[SELECTED EXCERPT]
──────
ASC’s (Ambulatory Surgery Centers) & Office Based Surgery is it too late to Capitalize on the Trends

The shift of surgical procedures from the hospital to physician owned outpatient facilities has been the prevailing trend over the past two decades and will continue into the foreseeable future.First, cystoscopies, vasectomies, and other minor procedures were shifted to the office. Then, many procedures were shifted to ASC’s. Currently, some procedures, previously performed in the ASC’s, are being shifted to the office while others are shifting from the hospital to ACS. It is anticipated that this trend will continue.

Changes in technology and payment have influenced and continue to influence the place of service for many procedures. The payment for the “facility” fee (office practice expense, or ASC facility fee) in general adds more profit to the bottom line than the physicians’ professional fee. 

Last year Medicare announced that Ambulatory Surgery Centers (ASC) payment system would be revised over a two year period. 2007 was the first year of the phase in which resulted in minor changes adding 21 CPT codes to the current list. Currently there are approximately 2400 CPT codes covered for the ASC under 9 ASC payment categories which are paid between $333 and $1339. The changes for this year added a few codes to the list. The change also allows for a cap on payment to the ASC which actually pays some services below the $333 of the lowest ASC payment group.

Beginning January 1, 2008 Medicare has indicated that the APC system will be fully extended to the ASC. This change will expand the payment from 9 categories in the current payment range to 221 Ambulatory Payment Classification codes (APC) to the ASC with proposed payment levels from $3.68 to $16,146.03. 

The next logical question is does this work for Urology. The answer to this depends upon several factors. Many Urologists have run numbers looking at the potential for the ASC as single specialty facilities and others have looked at the potential for multi-specialty groups. While the results have been mixed in various markets across the country using current numbers, the trends in health care are pushing more groups to build some type of facility.

The overall push in health care to bring costs down is the true market force making facility development attractive to the practicing physicians. Private payers and Medicare are looking across the board at ways to hold premiums down. As you are well aware physician revenue within the Medicare system and subsequently private payers has held steady or been decreased. Coupled with cost increases within the practice and increases in cost of living the physician has been losing ground on a fee for service basis.

Hospitals have faired slightly better on a line item basis, at least receiving cost of living increases during this same period. In addition, the macro-economic prospective toward healthcare indicates that we are spending enough on healthcare as a whole. 

It seems that the time has come for the physician to pursue new market niches to expand revenue potential and facility development looks promising. For the past several years Medicare and other payers have changed reimbursement patterns to allow physicians to increase the services provided in the office setting. With the increase in hospital fees and costs as well as the increase in inpatient infection rates, outpatient surgery has been on the rise. ASCs are increasing and will continue to do so, because they are more cost effective for many services.
──────
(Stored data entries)
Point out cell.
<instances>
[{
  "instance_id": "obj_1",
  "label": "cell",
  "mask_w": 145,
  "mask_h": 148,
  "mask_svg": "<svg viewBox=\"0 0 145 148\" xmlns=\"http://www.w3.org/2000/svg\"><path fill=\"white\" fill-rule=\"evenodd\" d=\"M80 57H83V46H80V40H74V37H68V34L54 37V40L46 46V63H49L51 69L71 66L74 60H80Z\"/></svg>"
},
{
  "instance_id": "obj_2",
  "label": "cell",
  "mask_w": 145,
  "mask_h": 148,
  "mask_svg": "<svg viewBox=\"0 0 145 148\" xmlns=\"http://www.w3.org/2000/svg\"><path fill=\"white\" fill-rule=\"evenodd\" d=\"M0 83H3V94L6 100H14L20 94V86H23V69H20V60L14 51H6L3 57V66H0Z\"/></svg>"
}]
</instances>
──────
[QUESTIONS]
A. What dollar amounts does the article on ambulatory surgery centers give for ASC payment levels, counting each distinct amount once?
B. When does the article on ambulatory surgery centers say Medicare will fully extend the APC system to the ASC?

[ANSWERS TO THE EXERCISES]
A.
- $333
- $1339
- $3.68
- $16,146.03

B. Beginning January 1, 2008.